[Collected data entries]
= = = = = = =
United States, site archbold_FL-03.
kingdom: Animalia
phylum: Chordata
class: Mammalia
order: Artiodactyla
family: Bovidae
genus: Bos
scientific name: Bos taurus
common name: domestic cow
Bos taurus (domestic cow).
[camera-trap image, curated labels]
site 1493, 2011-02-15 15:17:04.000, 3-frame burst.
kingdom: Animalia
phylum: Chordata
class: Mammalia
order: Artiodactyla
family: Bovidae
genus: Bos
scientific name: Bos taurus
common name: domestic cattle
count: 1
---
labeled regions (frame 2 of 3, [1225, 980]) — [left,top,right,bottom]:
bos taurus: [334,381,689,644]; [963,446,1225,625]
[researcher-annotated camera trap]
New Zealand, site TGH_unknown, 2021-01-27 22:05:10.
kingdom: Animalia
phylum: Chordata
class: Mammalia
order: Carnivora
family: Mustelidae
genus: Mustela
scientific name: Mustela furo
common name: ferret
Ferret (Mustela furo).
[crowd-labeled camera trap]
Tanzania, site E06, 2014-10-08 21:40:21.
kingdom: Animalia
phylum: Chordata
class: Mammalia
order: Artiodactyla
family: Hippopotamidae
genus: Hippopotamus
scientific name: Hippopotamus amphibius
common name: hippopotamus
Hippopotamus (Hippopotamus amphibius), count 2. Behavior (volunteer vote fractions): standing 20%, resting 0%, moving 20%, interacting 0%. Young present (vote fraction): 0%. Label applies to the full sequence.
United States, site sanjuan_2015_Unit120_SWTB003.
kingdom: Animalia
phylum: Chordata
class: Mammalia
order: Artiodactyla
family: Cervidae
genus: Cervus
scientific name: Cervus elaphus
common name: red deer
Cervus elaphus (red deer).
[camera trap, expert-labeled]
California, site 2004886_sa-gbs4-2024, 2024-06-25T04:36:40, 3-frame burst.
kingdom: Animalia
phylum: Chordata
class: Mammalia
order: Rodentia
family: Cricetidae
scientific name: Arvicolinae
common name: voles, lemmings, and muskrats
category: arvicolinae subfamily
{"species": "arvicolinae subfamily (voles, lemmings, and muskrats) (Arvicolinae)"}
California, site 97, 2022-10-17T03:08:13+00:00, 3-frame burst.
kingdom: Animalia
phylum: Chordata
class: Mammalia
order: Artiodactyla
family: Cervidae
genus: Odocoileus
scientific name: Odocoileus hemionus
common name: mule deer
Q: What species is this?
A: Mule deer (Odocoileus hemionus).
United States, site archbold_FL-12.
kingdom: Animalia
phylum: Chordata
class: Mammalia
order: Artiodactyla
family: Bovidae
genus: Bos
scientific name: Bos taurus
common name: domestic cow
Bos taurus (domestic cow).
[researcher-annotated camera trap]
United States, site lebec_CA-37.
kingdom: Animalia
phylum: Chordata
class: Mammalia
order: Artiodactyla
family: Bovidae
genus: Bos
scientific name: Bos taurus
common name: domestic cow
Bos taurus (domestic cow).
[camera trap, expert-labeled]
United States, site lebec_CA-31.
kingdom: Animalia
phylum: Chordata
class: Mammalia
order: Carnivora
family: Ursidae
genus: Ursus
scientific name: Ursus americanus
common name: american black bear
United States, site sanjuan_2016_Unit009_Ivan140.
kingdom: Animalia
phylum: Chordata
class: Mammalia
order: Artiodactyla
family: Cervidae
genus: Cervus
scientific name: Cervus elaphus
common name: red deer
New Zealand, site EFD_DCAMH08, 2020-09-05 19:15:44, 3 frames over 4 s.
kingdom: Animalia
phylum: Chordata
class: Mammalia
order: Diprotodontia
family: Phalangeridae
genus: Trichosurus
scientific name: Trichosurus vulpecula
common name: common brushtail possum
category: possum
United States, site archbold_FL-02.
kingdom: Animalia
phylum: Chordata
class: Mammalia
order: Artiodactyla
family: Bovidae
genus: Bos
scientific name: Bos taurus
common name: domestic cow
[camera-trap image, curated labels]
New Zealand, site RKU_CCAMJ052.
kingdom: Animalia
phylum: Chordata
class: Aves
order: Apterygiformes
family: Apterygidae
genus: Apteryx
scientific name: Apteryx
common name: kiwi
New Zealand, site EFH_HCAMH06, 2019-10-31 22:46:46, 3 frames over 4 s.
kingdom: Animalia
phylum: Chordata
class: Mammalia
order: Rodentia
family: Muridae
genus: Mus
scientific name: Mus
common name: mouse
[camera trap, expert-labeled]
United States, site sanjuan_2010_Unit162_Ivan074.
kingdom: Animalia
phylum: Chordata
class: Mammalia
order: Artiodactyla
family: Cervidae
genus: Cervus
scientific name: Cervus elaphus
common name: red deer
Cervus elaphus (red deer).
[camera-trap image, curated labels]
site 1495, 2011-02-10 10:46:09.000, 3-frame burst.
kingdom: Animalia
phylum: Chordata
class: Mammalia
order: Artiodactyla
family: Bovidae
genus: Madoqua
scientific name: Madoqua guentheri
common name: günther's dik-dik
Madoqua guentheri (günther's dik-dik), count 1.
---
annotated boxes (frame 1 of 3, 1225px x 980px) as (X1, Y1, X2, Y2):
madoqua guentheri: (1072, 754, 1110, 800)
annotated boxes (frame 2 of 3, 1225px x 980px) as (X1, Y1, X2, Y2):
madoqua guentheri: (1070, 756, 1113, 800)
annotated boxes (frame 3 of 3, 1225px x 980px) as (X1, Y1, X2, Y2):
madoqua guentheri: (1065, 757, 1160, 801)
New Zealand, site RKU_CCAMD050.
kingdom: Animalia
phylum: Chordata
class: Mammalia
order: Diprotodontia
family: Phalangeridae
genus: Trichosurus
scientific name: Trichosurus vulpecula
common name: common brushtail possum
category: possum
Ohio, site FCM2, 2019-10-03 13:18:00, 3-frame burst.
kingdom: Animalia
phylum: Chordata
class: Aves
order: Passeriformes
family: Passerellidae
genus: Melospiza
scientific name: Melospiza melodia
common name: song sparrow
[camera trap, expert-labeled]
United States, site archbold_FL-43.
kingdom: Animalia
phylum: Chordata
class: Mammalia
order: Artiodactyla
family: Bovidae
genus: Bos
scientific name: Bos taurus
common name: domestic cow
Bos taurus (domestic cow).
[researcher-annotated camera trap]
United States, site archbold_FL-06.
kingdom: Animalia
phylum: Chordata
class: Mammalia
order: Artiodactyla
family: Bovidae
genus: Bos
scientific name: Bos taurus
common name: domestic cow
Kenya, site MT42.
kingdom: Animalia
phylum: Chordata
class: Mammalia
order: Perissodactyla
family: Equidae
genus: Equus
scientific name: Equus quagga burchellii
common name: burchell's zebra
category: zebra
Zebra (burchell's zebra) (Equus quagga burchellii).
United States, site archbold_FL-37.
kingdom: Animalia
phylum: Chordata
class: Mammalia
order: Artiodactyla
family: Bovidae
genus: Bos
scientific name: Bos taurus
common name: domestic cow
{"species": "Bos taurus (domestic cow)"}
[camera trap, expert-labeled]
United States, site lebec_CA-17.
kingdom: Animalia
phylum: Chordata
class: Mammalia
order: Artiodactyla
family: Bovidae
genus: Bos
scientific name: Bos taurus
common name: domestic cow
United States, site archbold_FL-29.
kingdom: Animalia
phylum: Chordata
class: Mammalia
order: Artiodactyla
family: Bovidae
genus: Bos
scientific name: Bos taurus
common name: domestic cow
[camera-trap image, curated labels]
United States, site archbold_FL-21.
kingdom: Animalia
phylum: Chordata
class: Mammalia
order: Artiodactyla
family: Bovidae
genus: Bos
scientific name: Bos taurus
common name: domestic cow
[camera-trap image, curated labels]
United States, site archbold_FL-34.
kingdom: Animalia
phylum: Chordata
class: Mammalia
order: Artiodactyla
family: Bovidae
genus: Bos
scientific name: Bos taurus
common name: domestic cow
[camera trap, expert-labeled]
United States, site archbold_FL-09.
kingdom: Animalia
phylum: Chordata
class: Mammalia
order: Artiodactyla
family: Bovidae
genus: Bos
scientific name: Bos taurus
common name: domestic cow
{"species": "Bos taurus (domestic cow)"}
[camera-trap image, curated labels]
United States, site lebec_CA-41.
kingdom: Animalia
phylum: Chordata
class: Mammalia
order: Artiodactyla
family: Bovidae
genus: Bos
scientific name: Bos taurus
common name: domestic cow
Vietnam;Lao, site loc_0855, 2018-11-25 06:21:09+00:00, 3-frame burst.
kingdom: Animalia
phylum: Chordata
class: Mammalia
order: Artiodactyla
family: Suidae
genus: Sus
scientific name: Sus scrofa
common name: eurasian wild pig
= = = = = = =
__Assignment__: Determine how many lines of the records above contain the word "species", and report only that number.

__Exercise output__: 4